CHARLOTTE SOMETIMES: LACRIME E SANGUE

A vent'anni di distanza dal suo precedente lavoro "Charlotte Forever", nata dalla mente geniale di un Serge Gainsbourg in piena creatività schizofrenica, Charlotte Gainsbourg si concede il bis, d'altronde anche Peter Gabriel ci ha impiegato dieci anni per dare il seguito di "Us". In tutta quella parentesi temporale che divide il primo album dal secondo Charlotte si è trasformata: è diventata una donna, un'attrice. Stupenda nella sua esile ed elegante silhouette con un viso che ricorda una Patti Smith più femminile e sensuale, Charlotte ha le carte in regola per divenire un sex symbol.

Ed ecco che in questo nuovo capitolo discografico la Gainsbourg s'improvvisa una chanteuse francese di gran classe, accompagnata da un tripudio di ospiti con i lustri e le stelline (Nigel Goldrich, gli Air, Jarvis Cocker). L'attesa si faceva strepitante e ricca di fascino. Quell'oggetto misterioso chiamato "5:55" continuava ad attirare la mia attenzione, sin dalla sua uscita, ma solo pochi giorni fa lo comprai a scatola chiusa, attratto più che altro da una copertina molto sensuale e dal prezzo stracciato. Mal che vada...

L'atmosfera iniziale è già deviante: quelle due pecore nere "5:55" e "AF605107" poste in apertura, una dietro all'altra straniscono perchè sembrano copie carbone degli Air. Non c'è il ben che minimo arrangiamento o un passaggio sonoro che possa invitarti a dire "Ah Beh! Questa è Charlotte Gainsbourg! Lo si capisce subito!". Non sono male ma stancano, con i loro paesaggi lunari, le melodie oriniche e plananti, il pianoforte tanto per condire. La voce delicata della miss si libra come una nipote di Carla Bruni, ma molto più intonata e a suo agio.

• Dati forniti:
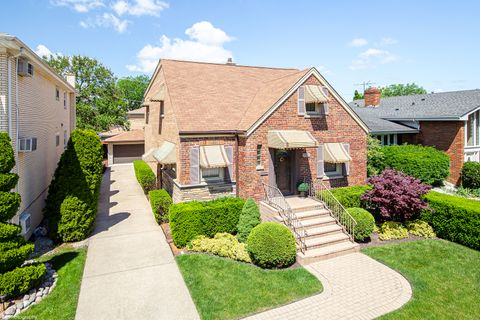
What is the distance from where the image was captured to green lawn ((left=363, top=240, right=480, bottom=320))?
31.1 ft

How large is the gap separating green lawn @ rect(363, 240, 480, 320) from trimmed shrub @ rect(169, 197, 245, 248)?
6.59 metres

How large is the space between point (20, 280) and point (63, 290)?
4.75 feet

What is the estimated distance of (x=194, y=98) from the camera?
1861 cm

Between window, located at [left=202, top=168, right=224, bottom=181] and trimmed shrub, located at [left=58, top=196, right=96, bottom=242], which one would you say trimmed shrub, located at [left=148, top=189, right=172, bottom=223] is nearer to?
window, located at [left=202, top=168, right=224, bottom=181]

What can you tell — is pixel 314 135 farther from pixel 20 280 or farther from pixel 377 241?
pixel 20 280

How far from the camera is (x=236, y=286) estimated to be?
10805 millimetres

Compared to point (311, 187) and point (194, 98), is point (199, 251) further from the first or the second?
point (194, 98)

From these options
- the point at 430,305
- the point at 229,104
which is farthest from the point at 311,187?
the point at 430,305

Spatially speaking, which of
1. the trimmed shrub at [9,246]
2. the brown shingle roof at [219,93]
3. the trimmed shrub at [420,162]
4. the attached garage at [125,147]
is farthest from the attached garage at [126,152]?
the trimmed shrub at [9,246]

• Esercizio 1:
Elenca tutti gli ospiti che, secondo la recensione dell'album di Charlotte Gainsbourg, la accompagnano nel nuovo disco.
• Esercizio 2:
Nella recensione dell'album di Charlotte Gainsbourg, quanti anni separano "5:55" dal suo precedente lavoro "Charlotte Forever"?
• Esercizio 3:
Estrai dalla recensione il passo che comincia con "A vent'anni di" e termina con "un sex symbol.".

• Risposta scritta 1:
Nigel Goldrich, gli Air, Jarvis Cocker

• Risposta scritta 2:
Vent'anni.

• Risposta scritta 3:
A vent'anni di distanza dal suo precedente lavoro "Charlotte Forever", nata dalla mente geniale di un Serge Gainsbourg in piena creatività schizofrenica, Charlotte Gainsbourg si concede il bis, d'altronde anche Peter Gabriel ci ha impiegato dieci anni per dare il seguito di "Us". In tutta quella parentesi temporale che divide il primo album dal secondo Charlotte si è trasformata: è diventata una donna, un'attrice. Stupenda nella sua esile ed elegante silhouette con un viso che ricorda una Patti Smith più femminile e sensuale, Charlotte ha le carte in regola per divenire un sex symbol.